The Australian Institute of Architects‘ annual national conference, Praxis, was held last month in Sydney. Breaking with the twelve year old tradition of appointing creative directors via open competition, it was curated by AIA National President Ken Maher and UNSW Built Environment Dean Helen Lochhead. The conference sought to “explore processes of thought, engagement and action,” and “examine projects through the lens of design thinking, design process, and design actions.”
The Praxis keynote speakers offered much that deserves reflection, but first I feel compelled to examine the framework of the conference and the broader spectrum of attributes that shaped my experience of it.
The word praxis is a good place to start.
One way to understand praxis is as a fancy synonym of practice, that rather ubiquitous thing all architects all over the world do everyday. An architecture conference about practice would be like a parenting conference about exhaustion. Fortunately there’s another, more engaging, interpretation of the word. Praxis also refers to the practical application of a theory, that moment in time when a thoughtfully established theoretical position bursts into the world. This infers a specific methodology tied to research, reflection and innovation, one that is far less common within the profession and certainly worthy of exploration.
In the lead up to the conference, I wondered: to which interpretation would Maher and Lochhead aspire? The Praxis website disappointingly gave few clues. The conference abstract, quoted in part above, really just clarified the obvious: that the conference would involve architects talking about their work. There was little evidence in either it or the speaker selections of a strong curatorial hand in the conference design.
Sadly, this initial impression proved to be well-founded. Praxis suffered from a number of shortcomings that diminished it, principal among these being the abandonment of the immensely successful creative director model. Higher ticket prices, fewer international speakers and a programme almost entirely recycled from past conferences were further issues. Some of the speakers did respond impressively to the more theoretical ambitions of the praxis theme, but gone were the individuality, thematic cohesion and academic rigour that characterised past years. These were replaced by a loose and directionless gathering of individual architects talking about, well, practice.
Don’t get me wrong, I enjoyed my time in Sydney. Like sex or pizza, even a bad conference is still pretty good. But Praxis felt more like ten unrelated lectures than ten sessions set within a curated conference experience.
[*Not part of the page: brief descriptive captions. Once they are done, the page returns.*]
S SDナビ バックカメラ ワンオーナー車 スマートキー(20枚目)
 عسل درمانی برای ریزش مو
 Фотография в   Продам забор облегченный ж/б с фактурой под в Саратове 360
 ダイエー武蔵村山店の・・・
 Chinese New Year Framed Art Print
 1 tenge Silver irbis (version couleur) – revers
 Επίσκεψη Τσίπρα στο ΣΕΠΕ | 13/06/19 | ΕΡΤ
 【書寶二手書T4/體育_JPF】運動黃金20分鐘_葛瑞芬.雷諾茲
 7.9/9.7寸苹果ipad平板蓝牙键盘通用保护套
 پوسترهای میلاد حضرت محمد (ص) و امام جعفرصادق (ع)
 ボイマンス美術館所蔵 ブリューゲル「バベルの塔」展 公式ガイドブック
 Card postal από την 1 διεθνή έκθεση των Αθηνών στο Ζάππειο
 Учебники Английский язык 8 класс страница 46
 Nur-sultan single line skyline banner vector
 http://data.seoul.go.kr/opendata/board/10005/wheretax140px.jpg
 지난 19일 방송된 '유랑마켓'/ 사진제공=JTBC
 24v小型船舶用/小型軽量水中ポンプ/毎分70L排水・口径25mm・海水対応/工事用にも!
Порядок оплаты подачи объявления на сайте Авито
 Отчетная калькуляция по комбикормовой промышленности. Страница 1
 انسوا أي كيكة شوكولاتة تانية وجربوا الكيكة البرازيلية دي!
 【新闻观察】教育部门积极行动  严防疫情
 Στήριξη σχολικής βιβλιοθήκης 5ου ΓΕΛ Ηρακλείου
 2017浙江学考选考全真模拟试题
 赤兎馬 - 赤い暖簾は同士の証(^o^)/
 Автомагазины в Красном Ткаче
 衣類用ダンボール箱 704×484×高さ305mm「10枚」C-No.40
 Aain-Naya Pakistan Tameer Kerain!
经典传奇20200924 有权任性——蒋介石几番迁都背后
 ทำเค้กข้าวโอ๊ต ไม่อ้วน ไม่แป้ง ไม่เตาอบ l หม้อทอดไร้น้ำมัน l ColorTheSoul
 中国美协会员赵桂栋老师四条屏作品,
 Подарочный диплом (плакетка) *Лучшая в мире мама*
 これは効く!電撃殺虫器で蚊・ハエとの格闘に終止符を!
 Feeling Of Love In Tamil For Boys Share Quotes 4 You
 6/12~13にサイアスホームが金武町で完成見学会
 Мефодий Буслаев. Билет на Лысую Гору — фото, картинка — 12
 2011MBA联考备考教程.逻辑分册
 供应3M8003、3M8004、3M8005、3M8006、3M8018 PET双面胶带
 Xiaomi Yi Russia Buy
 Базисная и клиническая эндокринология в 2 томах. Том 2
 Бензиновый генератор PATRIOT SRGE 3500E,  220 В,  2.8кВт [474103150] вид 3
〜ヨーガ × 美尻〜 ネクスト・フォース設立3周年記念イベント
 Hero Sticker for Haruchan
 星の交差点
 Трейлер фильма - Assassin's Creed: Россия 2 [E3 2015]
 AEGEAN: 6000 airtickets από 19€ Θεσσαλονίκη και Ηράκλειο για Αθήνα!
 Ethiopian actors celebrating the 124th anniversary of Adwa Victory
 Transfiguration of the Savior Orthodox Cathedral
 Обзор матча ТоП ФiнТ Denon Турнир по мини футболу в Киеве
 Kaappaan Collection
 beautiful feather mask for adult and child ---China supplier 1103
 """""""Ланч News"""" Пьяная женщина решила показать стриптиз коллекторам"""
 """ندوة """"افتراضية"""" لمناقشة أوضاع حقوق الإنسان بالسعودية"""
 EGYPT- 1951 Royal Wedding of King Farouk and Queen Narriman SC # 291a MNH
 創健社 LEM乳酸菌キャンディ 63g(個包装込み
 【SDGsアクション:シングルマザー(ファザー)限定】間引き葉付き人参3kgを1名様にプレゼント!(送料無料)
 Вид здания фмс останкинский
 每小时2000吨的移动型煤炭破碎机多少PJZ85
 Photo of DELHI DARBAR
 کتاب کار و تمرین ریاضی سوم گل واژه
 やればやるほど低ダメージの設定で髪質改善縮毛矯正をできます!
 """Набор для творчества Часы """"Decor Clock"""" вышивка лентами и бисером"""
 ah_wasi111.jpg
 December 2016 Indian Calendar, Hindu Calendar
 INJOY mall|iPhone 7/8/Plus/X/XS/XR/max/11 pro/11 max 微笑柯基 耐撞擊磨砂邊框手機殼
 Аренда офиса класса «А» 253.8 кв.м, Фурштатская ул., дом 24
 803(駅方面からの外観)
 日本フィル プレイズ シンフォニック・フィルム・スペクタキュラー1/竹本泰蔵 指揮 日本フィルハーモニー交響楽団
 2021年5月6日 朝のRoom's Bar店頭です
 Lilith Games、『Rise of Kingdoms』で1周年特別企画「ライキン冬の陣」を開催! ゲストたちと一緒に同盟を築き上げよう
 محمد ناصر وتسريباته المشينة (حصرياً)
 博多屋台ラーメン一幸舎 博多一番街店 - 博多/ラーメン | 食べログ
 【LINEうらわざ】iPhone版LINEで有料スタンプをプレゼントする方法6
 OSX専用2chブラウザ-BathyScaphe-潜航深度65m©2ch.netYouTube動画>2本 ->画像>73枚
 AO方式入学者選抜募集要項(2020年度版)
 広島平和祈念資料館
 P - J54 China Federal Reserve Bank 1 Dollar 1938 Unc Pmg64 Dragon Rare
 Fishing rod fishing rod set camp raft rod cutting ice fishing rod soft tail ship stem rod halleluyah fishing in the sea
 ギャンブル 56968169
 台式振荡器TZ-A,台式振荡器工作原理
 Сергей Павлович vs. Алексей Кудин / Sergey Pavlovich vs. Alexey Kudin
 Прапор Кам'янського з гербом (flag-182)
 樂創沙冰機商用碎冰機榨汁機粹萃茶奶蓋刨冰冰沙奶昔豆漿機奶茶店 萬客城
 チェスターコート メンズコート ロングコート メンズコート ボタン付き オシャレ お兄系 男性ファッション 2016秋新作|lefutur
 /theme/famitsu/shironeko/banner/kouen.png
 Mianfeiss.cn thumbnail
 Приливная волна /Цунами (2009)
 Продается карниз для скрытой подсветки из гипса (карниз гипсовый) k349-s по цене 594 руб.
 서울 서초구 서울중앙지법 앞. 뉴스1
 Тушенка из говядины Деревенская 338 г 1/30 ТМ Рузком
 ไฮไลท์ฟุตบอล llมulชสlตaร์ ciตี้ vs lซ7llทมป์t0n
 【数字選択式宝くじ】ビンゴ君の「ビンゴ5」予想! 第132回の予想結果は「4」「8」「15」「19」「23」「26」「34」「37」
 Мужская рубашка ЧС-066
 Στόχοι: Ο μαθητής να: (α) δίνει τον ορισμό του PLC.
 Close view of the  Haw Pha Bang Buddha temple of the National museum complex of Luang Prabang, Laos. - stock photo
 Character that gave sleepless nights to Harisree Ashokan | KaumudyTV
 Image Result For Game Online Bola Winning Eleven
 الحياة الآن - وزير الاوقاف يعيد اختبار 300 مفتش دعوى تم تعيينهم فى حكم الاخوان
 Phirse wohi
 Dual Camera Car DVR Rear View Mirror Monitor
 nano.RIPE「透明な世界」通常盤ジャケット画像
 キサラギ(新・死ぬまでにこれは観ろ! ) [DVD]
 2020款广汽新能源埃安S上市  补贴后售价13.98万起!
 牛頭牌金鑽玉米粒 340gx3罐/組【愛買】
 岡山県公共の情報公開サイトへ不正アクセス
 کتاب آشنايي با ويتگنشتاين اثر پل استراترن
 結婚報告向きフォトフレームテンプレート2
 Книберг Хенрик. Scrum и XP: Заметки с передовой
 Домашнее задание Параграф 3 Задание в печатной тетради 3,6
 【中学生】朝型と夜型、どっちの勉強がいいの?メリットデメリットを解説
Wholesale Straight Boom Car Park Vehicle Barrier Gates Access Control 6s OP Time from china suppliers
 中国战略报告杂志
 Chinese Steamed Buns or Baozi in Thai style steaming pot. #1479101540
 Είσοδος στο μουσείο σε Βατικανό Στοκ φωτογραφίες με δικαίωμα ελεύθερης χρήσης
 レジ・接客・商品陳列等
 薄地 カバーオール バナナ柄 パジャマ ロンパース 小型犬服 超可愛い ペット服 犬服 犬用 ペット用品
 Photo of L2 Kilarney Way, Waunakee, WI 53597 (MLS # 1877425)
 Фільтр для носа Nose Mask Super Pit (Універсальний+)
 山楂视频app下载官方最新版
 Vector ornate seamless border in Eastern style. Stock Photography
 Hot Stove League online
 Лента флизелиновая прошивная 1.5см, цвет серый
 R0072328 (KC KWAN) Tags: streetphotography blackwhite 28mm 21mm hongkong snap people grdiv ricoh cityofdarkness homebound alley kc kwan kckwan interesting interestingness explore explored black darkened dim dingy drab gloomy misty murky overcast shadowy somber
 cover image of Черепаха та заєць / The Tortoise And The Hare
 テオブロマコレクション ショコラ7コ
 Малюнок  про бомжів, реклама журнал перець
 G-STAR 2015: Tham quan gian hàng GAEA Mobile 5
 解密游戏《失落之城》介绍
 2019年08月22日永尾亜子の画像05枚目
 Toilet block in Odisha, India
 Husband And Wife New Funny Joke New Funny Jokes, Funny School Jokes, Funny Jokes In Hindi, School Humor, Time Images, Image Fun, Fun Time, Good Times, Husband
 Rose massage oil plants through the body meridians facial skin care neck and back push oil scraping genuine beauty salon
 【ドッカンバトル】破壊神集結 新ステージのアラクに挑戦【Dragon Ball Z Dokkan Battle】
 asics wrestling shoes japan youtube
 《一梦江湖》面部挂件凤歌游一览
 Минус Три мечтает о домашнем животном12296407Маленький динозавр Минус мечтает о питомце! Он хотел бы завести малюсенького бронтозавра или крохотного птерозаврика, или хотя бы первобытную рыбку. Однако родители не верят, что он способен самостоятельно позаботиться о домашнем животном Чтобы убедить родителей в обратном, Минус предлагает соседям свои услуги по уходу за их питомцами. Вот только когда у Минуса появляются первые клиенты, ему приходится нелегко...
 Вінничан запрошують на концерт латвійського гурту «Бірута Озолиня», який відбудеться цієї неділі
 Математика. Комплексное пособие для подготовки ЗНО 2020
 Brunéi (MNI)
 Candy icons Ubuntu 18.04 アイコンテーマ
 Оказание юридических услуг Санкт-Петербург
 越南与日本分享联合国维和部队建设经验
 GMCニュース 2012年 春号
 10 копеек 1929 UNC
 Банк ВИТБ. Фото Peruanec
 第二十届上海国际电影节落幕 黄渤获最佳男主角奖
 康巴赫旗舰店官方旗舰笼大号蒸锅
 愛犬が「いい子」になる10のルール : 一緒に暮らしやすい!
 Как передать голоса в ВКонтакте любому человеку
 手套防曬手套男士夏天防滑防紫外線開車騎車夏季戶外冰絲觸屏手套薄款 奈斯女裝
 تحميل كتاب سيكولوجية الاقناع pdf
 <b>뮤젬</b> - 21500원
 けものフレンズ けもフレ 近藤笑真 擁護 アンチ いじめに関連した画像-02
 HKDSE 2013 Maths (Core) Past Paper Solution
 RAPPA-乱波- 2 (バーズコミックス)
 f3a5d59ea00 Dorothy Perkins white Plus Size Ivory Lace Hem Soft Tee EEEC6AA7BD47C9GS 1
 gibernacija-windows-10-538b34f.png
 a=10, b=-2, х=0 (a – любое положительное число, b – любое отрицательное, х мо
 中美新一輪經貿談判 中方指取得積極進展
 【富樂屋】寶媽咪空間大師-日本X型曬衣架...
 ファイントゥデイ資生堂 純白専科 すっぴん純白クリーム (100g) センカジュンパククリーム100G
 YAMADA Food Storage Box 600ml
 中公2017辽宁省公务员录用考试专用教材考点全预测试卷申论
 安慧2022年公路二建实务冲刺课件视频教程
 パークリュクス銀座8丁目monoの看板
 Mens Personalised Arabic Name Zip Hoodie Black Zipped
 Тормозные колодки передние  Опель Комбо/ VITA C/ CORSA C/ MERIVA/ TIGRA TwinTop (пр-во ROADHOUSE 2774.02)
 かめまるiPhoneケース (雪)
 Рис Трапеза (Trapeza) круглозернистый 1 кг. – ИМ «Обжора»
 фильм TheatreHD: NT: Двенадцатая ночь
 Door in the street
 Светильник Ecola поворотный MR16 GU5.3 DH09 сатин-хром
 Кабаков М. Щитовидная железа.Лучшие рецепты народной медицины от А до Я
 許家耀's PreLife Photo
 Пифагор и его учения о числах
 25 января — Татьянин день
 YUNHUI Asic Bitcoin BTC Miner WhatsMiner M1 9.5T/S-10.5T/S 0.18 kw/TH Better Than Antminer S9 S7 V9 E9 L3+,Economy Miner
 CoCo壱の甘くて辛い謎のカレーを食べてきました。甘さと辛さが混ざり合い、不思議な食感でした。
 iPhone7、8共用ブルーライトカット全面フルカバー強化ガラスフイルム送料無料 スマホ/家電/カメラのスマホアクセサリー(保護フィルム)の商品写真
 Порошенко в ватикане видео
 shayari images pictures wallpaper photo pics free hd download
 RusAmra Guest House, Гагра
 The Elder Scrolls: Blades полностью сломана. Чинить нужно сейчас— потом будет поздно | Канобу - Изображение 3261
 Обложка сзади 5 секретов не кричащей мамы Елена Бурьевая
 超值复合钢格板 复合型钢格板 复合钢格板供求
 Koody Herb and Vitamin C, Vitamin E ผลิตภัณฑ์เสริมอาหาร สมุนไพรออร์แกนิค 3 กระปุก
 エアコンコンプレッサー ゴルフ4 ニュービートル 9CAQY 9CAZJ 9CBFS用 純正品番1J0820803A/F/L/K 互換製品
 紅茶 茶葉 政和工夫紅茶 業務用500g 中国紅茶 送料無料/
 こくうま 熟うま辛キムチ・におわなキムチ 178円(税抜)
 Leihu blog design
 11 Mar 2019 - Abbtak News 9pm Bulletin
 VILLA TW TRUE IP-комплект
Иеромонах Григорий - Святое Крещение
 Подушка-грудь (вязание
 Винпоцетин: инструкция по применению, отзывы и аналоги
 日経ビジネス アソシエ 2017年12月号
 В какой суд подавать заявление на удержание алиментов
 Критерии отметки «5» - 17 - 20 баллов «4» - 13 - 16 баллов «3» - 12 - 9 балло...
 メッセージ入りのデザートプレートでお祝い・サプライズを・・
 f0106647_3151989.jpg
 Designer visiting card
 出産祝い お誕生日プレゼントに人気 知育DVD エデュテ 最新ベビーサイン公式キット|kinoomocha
Fortunately, there’s more to a conference than the guiding hand of its creative directors. In each of the four iterations I have attended previously there were highlights and lowlights, speakers who inspired debate and others who induced sleep, big names who disappointed and unknowns who excited. Though Praxis sorely missed the common ground established in past years, in this at least it was no exception.
Glenn Murcutt, Sydney
Megan Baynes, Hobart
Rachel Nolan and Patrick Kennedy, Melbourne
Rodney Eggleston, Melbourne
Penny Collins and Huw Turner, Sydney
Emma Williamson, Perth
John Wardle, Melbourne
Neil Durbach, Sydney
Winy Maas jumpstarted the first morning of the conference with boundless, breathless energy. He ricocheted from topic to topic, architecture’s very own Energiser Bunny. Traversing the gamut of MVRDV’s interventions from the mega to the tiny, he kept asking, “What next? What next?” He bounced from planetary ecologies and Seoul’s version of the High Line, to a frightening bank building in Oslo and the wonderful stairway to heaven installation in Rotterdam.
Though MVRDV have never been much interested in place or the craft of making, I have always been in awe of the sheer scale of their thinking. Like Kasper Jensen and Amanda Levete at Risk 2015, Maas runs a practice that goes way beyond the typical portfolios of even the most prominent studios here in Australia. Buildings are only a portion of MVRDV’s output. They write books, pursue advocacy, develop advanced materials, test new technologies. Who pays for this work? How are the skills developed? How can such a dizzying career ever even come to be?
Maas was a smart kick up the pants early on a Friday morning, his provocations urgent reminders that architects need to engage with the world not hide from it. “The US could support a population of 1.4 billion,” he declared. “Skyscrapers are autistic. I advise against the Anglo-Saxon legal code. Be more emphatic, be more outspoken!”
Sheila O’Donnell and John Tuomey presented the final lecture of the conference, and in elegant symmetry were a distinct counterpoint to Maas. They were gently spoken for starters, taking the audience through their work at a digestible rate. The trajectory of the portfolio they presented was also more familiar, following the European tradition of early, small commissions that eventually led to bigger ones, and international prominence later in their lives. They have built a few houses, but their contemporary works are typically large, public buildings with a slowness about them. They are anchored to their place and considerate of their context. Each is carefully pushed and pulled in the design studio until it’s just so.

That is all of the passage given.